Email lists are the single most common source of unwanted hyperlinks in business spreadsheets. Every email address typed or pasted becomes a mailto link automatically unless AutoFormat is disabled. When cleaning contact databases, combine hyperlink removal with deduplication and validation in a single workflow. Use Remove Hyperlinks first to strip the metadata, then apply Excel's Remove Duplicates feature on the email column, and finally use data validation to enforce format consistency for any new entries added to the cleaned list afterward.
Financial models often use HYPERLINK formulas to create navigation menus that jump between sheets. These are not the unwanted kind of hyperlinks, but they can complicate bulk removal operations. Before running a macro, audit your workbook for intentional HYPERLINK formulas by using Find and Replace to search for HYPERLINK( within formulas.

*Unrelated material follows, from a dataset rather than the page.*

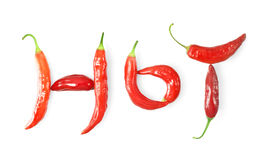 Hot written with chili peppers on white Stock Image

Document these locations so you can restore them after a bulk cleanup, or modify your macro to skip cells containing HYPERLINK formulas while still removing inserted link objects from the rest of the workbook.
Printing and PDF export behave differently with hyperlinked content. Excel preserves hyperlinks in PDF exports by default, which can be problematic for compliance documents meant to be read offline. Disable hyperlink preservation in the Save As dialog by clicking Options before saving as PDF, and uncheck Document properties and Document structure tags for accessibility if you also want to strip metadata. Test the resulting PDF in Adobe Reader to confirm that previously linked text no longer behaves as clickable elements requiring user interaction or warnings.
Excel for the web supports hyperlink removal through the same right-click menu as desktop Excel, but the keyboard shortcuts differ slightly because the browser intercepts some key combinations. The Remove Hyperlinks ribbon option is available in the Home tab Clear menu in all modern browsers including Edge, Chrome, Firefox, and Safari. VBA macros do not run in Excel for the web, but Office Scripts provide equivalent automation capability with TypeScript syntax that integrates with Power Automate for cloud-based document processing workflows at scale.
If you frequently switch between Mac and Windows Excel, note that the right-click menu items appear in slightly different orders, but the Remove Hyperlink option is always present. Mac keyboard shortcuts use Cmd instead of Ctrl, and Option instead of Alt. The Cmd+A double-press to select all still works identically on Mac. For users on Microsoft 365 subscriptions, both platforms receive feature updates simultaneously, so once a new hyperlink-related capability ships, it appears in both Mac and Windows Excel within the same monthly update cycle for paid subscribers.
Document your team's preferred method in a shared cheat sheet or wiki page. Most organizations end up with a mix of users who prefer right-click, ribbon, or macro approaches, and consistency improves when everyone knows which technique fits which scenario. Include screenshots showing the right-click menu, the Home tab Clear dropdown, and a sample VBA macro saved in your personal workbook. New employees become productive faster when this documentation exists, and seasoned employees benefit from a quick reference when handling edge cases they encounter only occasionally. Pair this with a excellent bath towels style reference for related data cleanup workflows.
Excel Questions and Answers
About the Author
Business Consultant & Professional Certification Advisor
Wharton School, University of PennsylvaniaKatherine Lee earned her MBA from the Wharton School at the University of Pennsylvania and holds CPA, PHR, and PMP certifications. With a background spanning corporate finance, human resources, and project management, she has coached professionals preparing for CPA, CMA, PHR/SPHR, PMP, and financial services licensing exams.